The last time I had sex with my former partner, I thought of her… I thought of the way she had spoken to me that day when we began interacting more. Her aura and mine moved together quicker than she and I did. That made me shake in ways I hadn’t before and he absolutely knew that I wasn’t shaking for him. That prompted our break-up argument. He went his way, and I went my way. Five years of stability, are gone. I felt free and ready to figure out who the hell this woman was. However, I saw some behavior from her that I didn’t like. I felt like she was hard on me without getting to know me. It made me rough on her. But my attraction and curiosity about her were stronger which made me cave. I wanted to know everything about her. She became my favorite book without even reading the story. I asked her what made her vulnerable and her answer is what made me feel deeper intrigue. She struggled with softness and I wanted to softly take care of her. Softly brush her hair, softly kiss her, softly hug her, softly argue with her, softly make love to her. I wanted to give her so much softness but the softness makes her withdraw at times. Withdrawal from one another is hard to deal with when you want this person as much as I wanted her. I wanted her in every way possible. I wanted her and all her levels of intimacy. I want her on the good days, on the days she can’t move from the bed, on the days she can’t stand the world, I want her when she’s mad, I want her when she’s happy. I simply and softly want her. I feel you.

Her. Such a simple pronoun but with thoughts attached to a woman who has never been mine and I have never been hers. I was told that love feels like the feeling after you eat your favorite meal. The love I have developed for a woman who refuses to be vulnerable looks like a lot of things. But the love I feel for her cannot be compared to a favorite meal, a favorite smell, or a favorite memory. My love and likeness towards her look like liberation, freedom and pleasure. Her love is liberating. Her heart is full of freedom. Her hands are full of pleasure that transitions into love. Her hands are very good at love and pleasure. I thank God for those hands because they have made me cry tears of pure body-shocking pleasure. I am very connected to my body therefore I know how good our pleasure feels. This woman who became the Juliet to my Romeo [we also are very much star-crossed lovers, I believe it, right person just at the wrong time] gave me a softness that I have never felt before. Her softness was safe, her softness was warm. But her softness was seasonal. I taste you.

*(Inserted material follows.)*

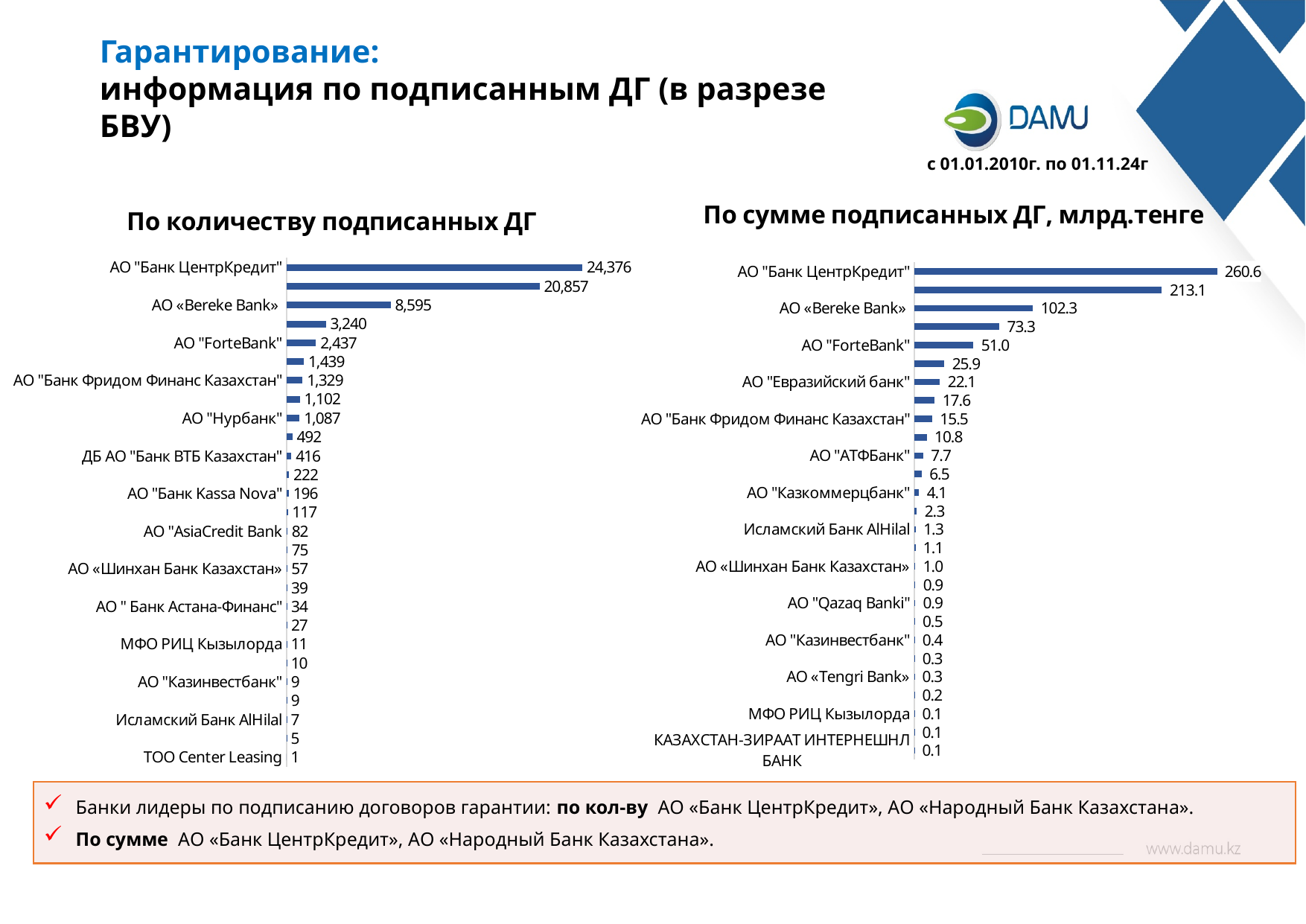
In the chart "По сумме подписанных ДГ, млрд.тенге", which category has the highest value? АО "Банк ЦентрКредит" In the chart "По количеству подписанных ДГ", what is the difference between АО "ForteBank" and АО "Банк Фридом Финанс Казахстан"? 1,108 In the chart "По количеству подписанных ДГ", what is the value for АО "Нурбанк"? 1,087 In the chart "По сумме подписанных ДГ, млрд.тенге", which is larger: АО «Bereke Bank» or АО "ForteBank"? АО «Bereke Bank» In the chart "По количеству подписанных ДГ", what is the value for АО "Банк ЦентрКредит"? 24,376 In the chart "По сумме подписанных ДГ, млрд.тенге", what is the value for АО "Евразийский банк"? 22.1 In the chart "По количеству подписанных ДГ", what is the value for АО «Bereke Bank»? 8,595 What type of chart is used for "По количеству подписанных ДГ"? Bar chart In the chart "По сумме подписанных ДГ, млрд.тенге", what is the value for АО "Банк ЦентрКредит"? 260.6 In the chart "По количеству подписанных ДГ", which category has the lowest value? ТОО Center Leasing In the chart "По сумме подписанных ДГ, млрд.тенге", what is the difference between АО «Bereke Bank» and АО "ForteBank"? 51.3 In the chart "По сумме подписанных ДГ, млрд.тенге", what is the value for АО "АТФБанк"? 7.7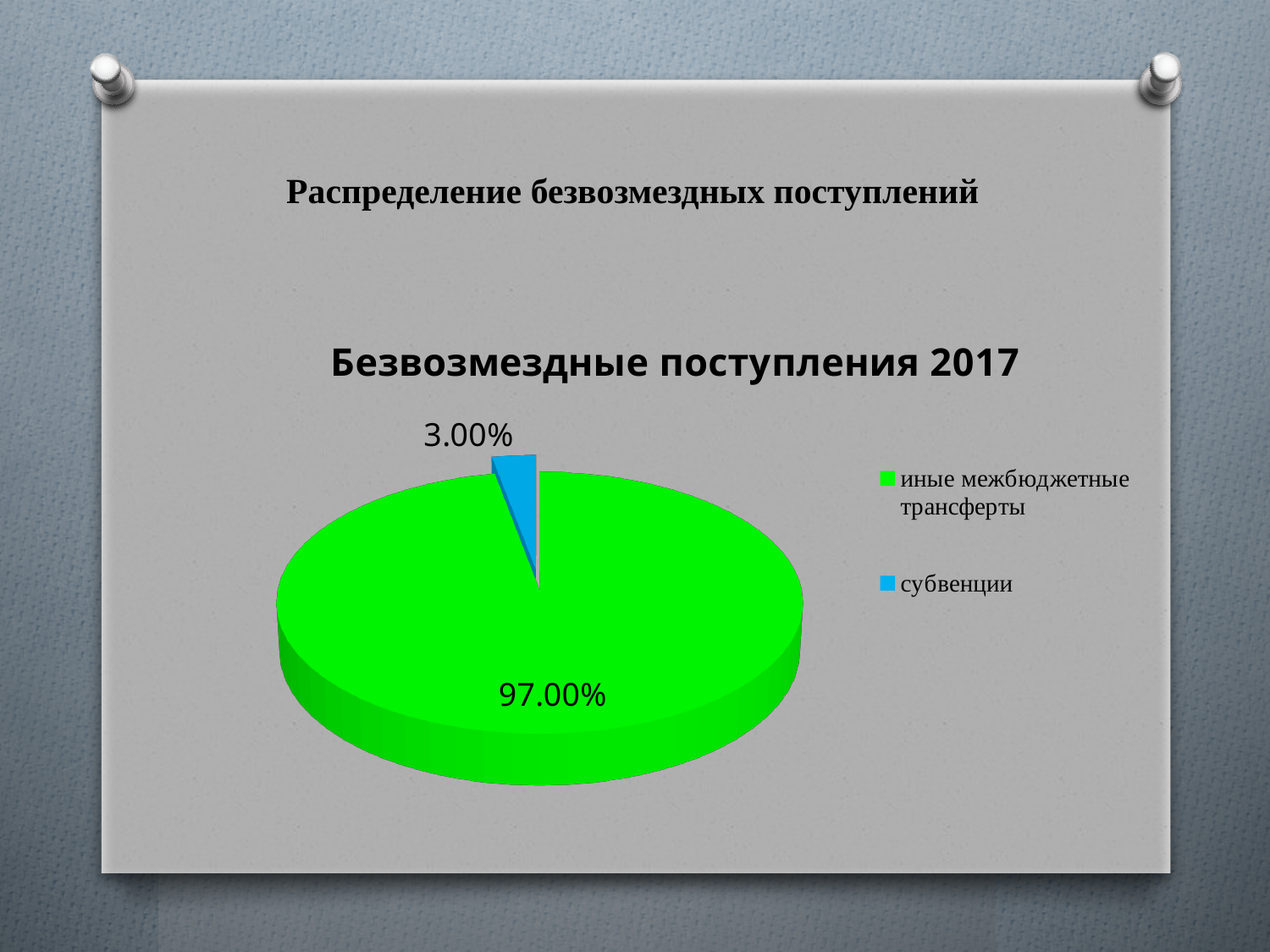
What share of the pie does "субвенции" take? 3.00% What kind of chart is shown on the slide? pie chart What is the difference in percentage points between "иные межбюджетные трансферты" and "субвенции"? 94.00% How many entries does the legend list? 2 What is the title of the chart? Безвозмездные поступления 2017 What share of the pie does "иные межбюджетные трансферты" take? 97.00% What colour is the slice for "субвенции"? blue How many categories does the pie chart show? 2 Which is larger, the share for "субвенции" or the share for "иные межбюджетные трансферты"? иные межбюджетные трансферты Which category has the largest slice of the pie? иные межбюджетные трансферты Which category has the smallest slice of the pie? субвенции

Her lack of vulnerability was always at the front line and that is hard. Not talking, choosing to hide feelings, denial, and frustration is hard. Staying up at night wondering if our fuse will fizzle out is hard. Watching her love someone else is hard. Watching her in front of me and not being able to claim the smile that I fell for when I landed my eyes on her is hard. Not being able to tell her how I really feel is hard. Watching her inner child fight with her adult self is hard. Watching her eyes gloomy when she’s hurt is hard. When she hurts, she reverts back to being a little girl. Her eyes look like those of an innocent child being scolded which reminds me how she is a half-liberated woman. I hear you.
Why half liberated? Because she only pinpoints her arousal in her hands, not the rest of her body. Half liberated because she is trapped in a cycle of mistrust and self-abuse. Half liberated because a liberated woman allows herself to feel unapologetic. Half liberated because her inner conflicts are on liberating herself and her desires yet thinking about the importance of commonality and monotony. Both things are not hers. I recognize a half-liberated woman because I am a half-liberated woman. The chained part of her screams for softness, vulnerability, and understanding. I am the one searching for the key while she covers my eyes in the process, making it that much harder. This leaves me with the question, “how do we become fully liberated?”.